Mas o smartphone, que fascinou os adultos e os impediu de criar regras para os mais pequenos, foi o poderoso instrumento de mercado das gigantes tecnológicas, ignorado por uma esquerda informada, mas inebriada por um intelectualismo vintage, e depois usado sem escrúpulos pela extrema-direita. A desinformação, o ódio, o racismo, a misoginia e a violência fizeram o seu caminho e os jovens eleitores apresentam-se radicalizados. As desesperadas proibições na escola darão uma ajuda educativa (num próximo texto descreverei o neoludismo escolar que tenta "parar o vento com as mãos"), mas o flagelo responsabiliza uma sociedade confrontada com o crepúsculo da democracia.
Por outro lado, o segundo pilar da ingenuidade sueca remete-nos para a década de 1990. Sumariamente, as políticas neoliberais, importadas dos EUA, incluíam cortes brutais na percentagem do PIB para a educação. Outros países nórdicos rejeitaram a receita, mas os ingénuos suecos não: escolheram o caminho da municipalização e da entrega da gestão das escolas a empresas privadas. Denominaram-no ensino independente (friskolor). A propaganda fatal baseava-se na extractiva liberdade de escolha da escola e na melhoria das avaliações escolares resumida numa divisa sem qualquer base científica: aprende-se sem esforço e em diversão, e sabemos como cada um o faz. Foi um desastre: ruinosas privatizações de lucros à custa de cortes no essencial, queda das aprendizagens e crescimento das desigualdades educativas em benefício das populações dos municípios mais ricos. Só recentemente se reconheceu a ingenuidade e decorre a reversão.
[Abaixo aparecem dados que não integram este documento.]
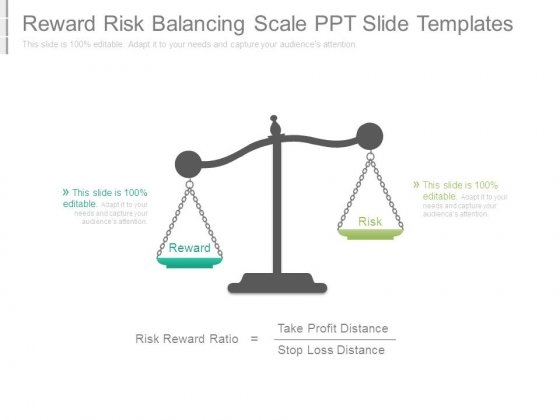 Reward Risk Balancing Scale Ppt Slide Templates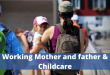 Working Mother and father & Childcare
A ingenuidade portuguesa é muito semelhante no digital e tem mais nuances no segundo eixo. Na verdade, o arco da governação (PS, PSD e CDS) entrou no século XXI determinado em cortar a eito na educação (a percentagem do PIB veio de 6,7%, em 2001, para os actuais 2,9%) com um lema neoliberal: "fazer mais com menos". Influentes políticos da educação (ex-governantes, deputados, académicos e professores) viam na empresa privada Grupo GPS (ensino particular e cooperativo) um laboratório da agenda a ser aplicada nas escolas públicas: proletarização dos professores, despotismo na gestão das escolas, avaliação absurda de profissionais, burocracia como inversão do ónus da prova e inflação das classificações dos alunos.
Duas décadas depois, esta ingenuidade perdura num clima de falta de professores, de desautorizações do ensino, de indisciplina nas salas de aula e de queda das aprendizagens. Se o PS apenas travou o Grupo GPS em 2015 e só agora, tardiamente e na oposição, reconhece o grave erro na gestão das escolas, a AD legislou, em 2023, a recuperação faseada do tempo de serviço dos professores, mas os seus governantes são mais ingénuos do que os suecos: reduziram a capacidade técnica do poder central com mais uma lei orgânica descentralizadora, prometeram um estatuto autocrata do director escolar e kafkianos prémios de desempenho, e insistem na criação de uma aura que privatize a gestão das escolas.